Action item =
All lines below starting at the one that holds "149 Есеп 6 Сынып" and ending at the one that holds "Win10系统网络故障诊断功能在哪里？怎么打开网络故障诊断？" should be printed exactly, ends included. Pictures should not be printed, nor anything else.

Records shown =
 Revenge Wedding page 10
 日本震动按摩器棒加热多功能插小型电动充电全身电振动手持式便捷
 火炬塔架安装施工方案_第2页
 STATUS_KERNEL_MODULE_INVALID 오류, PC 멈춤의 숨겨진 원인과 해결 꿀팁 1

---

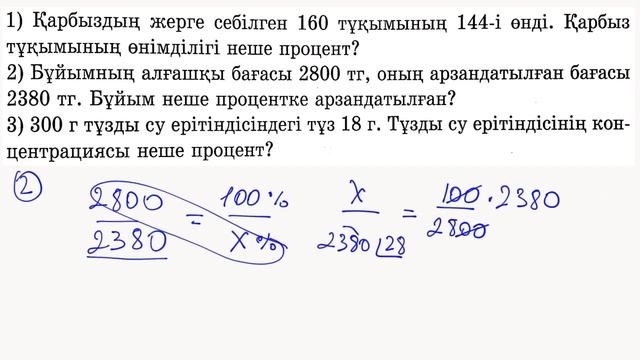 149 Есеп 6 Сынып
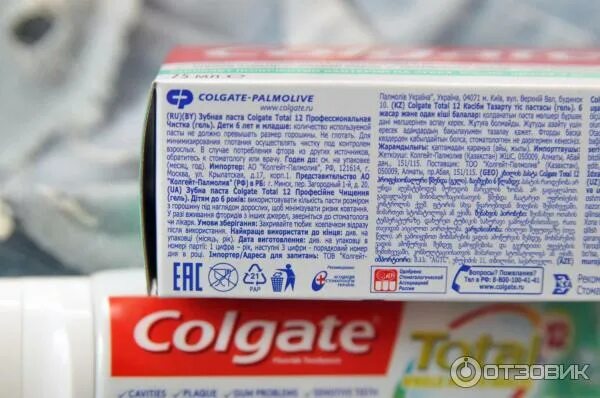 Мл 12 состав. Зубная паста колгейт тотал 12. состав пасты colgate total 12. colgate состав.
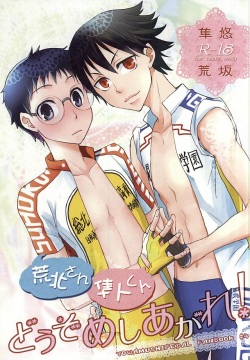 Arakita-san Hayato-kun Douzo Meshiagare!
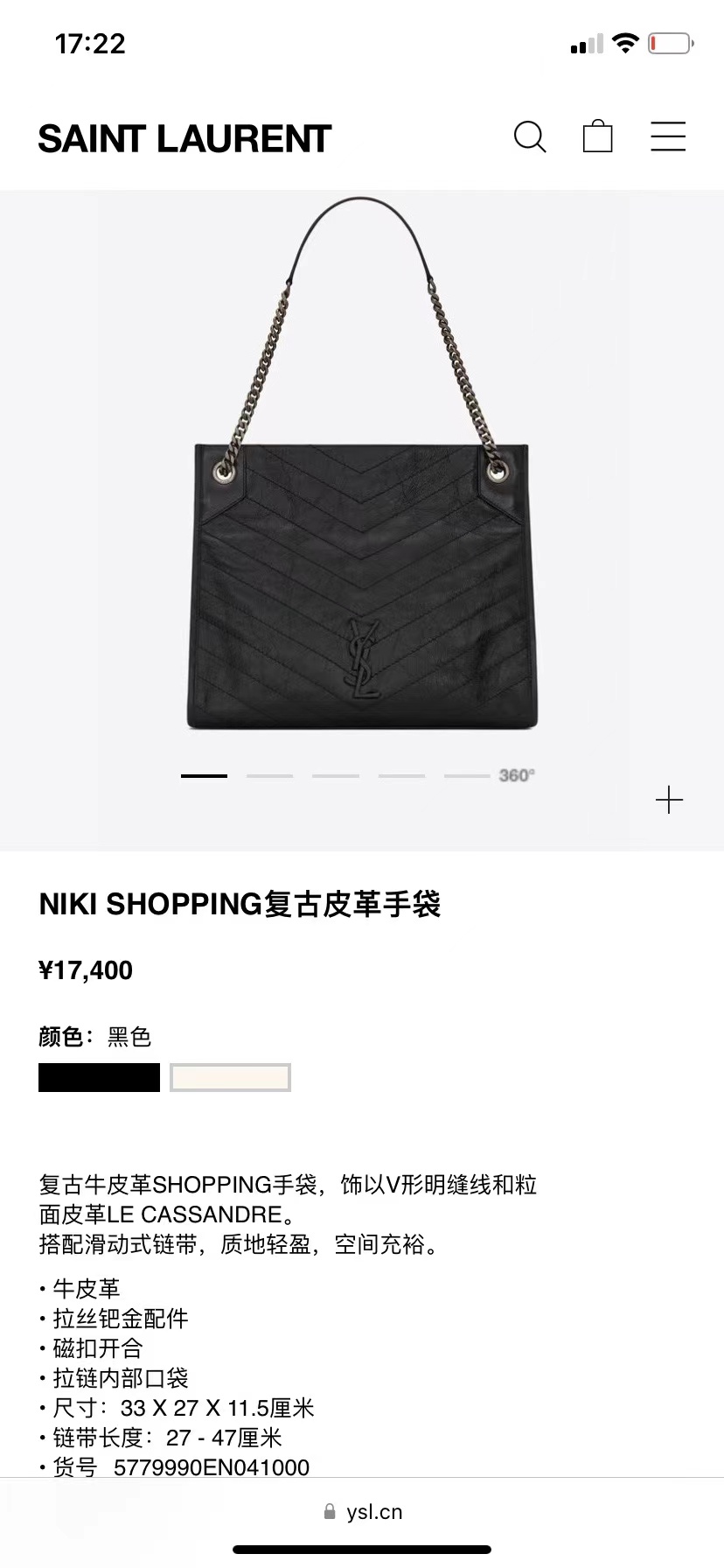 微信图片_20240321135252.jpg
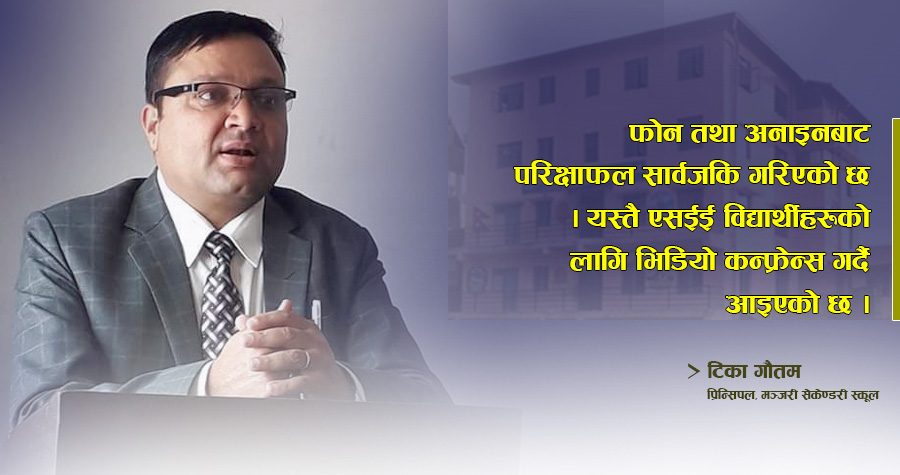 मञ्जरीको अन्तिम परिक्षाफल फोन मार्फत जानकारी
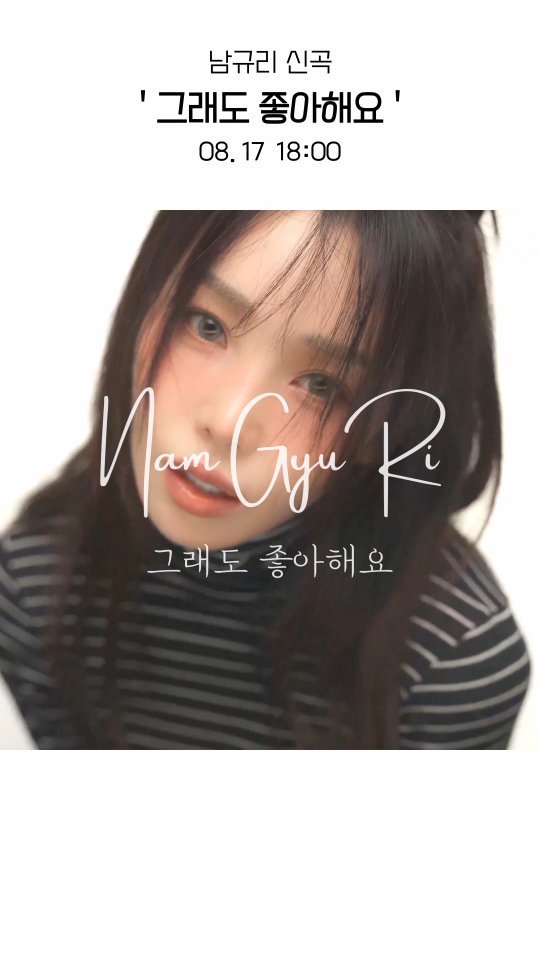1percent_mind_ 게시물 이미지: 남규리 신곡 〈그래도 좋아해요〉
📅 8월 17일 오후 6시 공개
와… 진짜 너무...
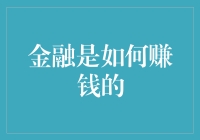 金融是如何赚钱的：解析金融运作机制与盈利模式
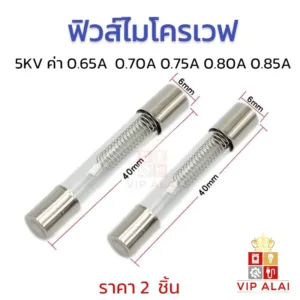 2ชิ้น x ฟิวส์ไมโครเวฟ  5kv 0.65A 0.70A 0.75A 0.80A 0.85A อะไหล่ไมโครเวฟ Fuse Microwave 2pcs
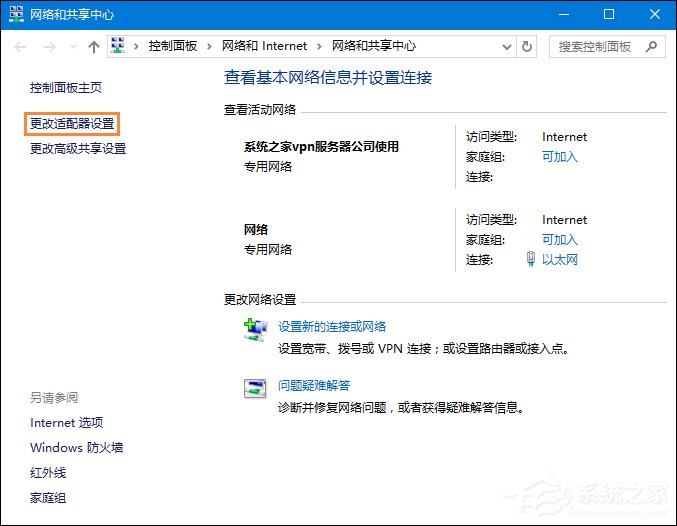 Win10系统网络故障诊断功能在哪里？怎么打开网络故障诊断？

Written answer =
 149 Есеп 6 Сынып
 Мл 12 состав. Зубная паста колгейт тотал 12. состав пасты colgate total 12. colgate состав.
 Arakita-san Hayato-kun Douzo Meshiagare!
 微信图片_20240321135252.jpg
 मञ्जरीको अन्तिम परिक्षाफल फोन मार्फत जानकारी
1percent_mind_ 게시물 이미지: 남규리 신곡 〈그래도 좋아해요〉
📅 8월 17일 오후 6시 공개
와… 진짜 너무...
 金融是如何赚钱的：解析金融运作机制与盈利模式
 2ชิ้น x ฟิวส์ไมโครเวฟ  5kv 0.65A 0.70A 0.75A 0.80A 0.85A อะไหล่ไมโครเวฟ Fuse Microwave 2pcs
 Win10系统网络故障诊断功能在哪里？怎么打开网络故障诊断？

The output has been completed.